Independent investment research provider Morningstar last week launched the Morningstar Rating for hedge funds, the Morningstar 1000 Hedge Fund Index and 17 indexes based on the Morningstar Hedge Fund Categories.

The new rating system for hedge funds is similar to the Morningstar Rating for mutual funds, according to the company. It uses a scale of one-to-five stars so similar numbers of hedge funds receive one and five stars. Morningstar categorizes the hedge funds into one of 17 Morningstar Categories, such as "convertible arbitrage" or "emerging market equity," according to a series of quantitative and qualitative measures. Morningstar then ranks and rates the hedge funds against peers in the Morningstar Categories based on risk-adjusted return.

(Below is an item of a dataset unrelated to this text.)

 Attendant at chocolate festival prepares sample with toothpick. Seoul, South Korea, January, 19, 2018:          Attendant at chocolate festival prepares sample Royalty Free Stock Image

Morningstar's database contains approximately 7,700 direct hedge funds and funds of hedge funds. There are 3,300 funds of hedge funds in the database.

The new Hedge Fund Index contains the top 90 percent of eligible assets in Morningstar's hedge fund database. The index is updated daily for the previous month-end, rebalanced monthly and reconstituted semi-annually. Morningstar also launched the 17 category indexes based on the company's strategy-specific classification system for hedge funds.

This is certainly a very logical next move for Morningstar. There is undoubtedly a strong need for such content; and the financial ratings giant already has a great model (the Morningstar Rating for mutual funds) to follow.

It's usually a good idea to take a winning formula and run with it. That's just what Morningstar did with this particular offering. Of course, it's necessary to do your research first in order to confirm there is enough customer interest to make a new offering viable. If Morningstar can identify other ways in which to build on this model, it probably will.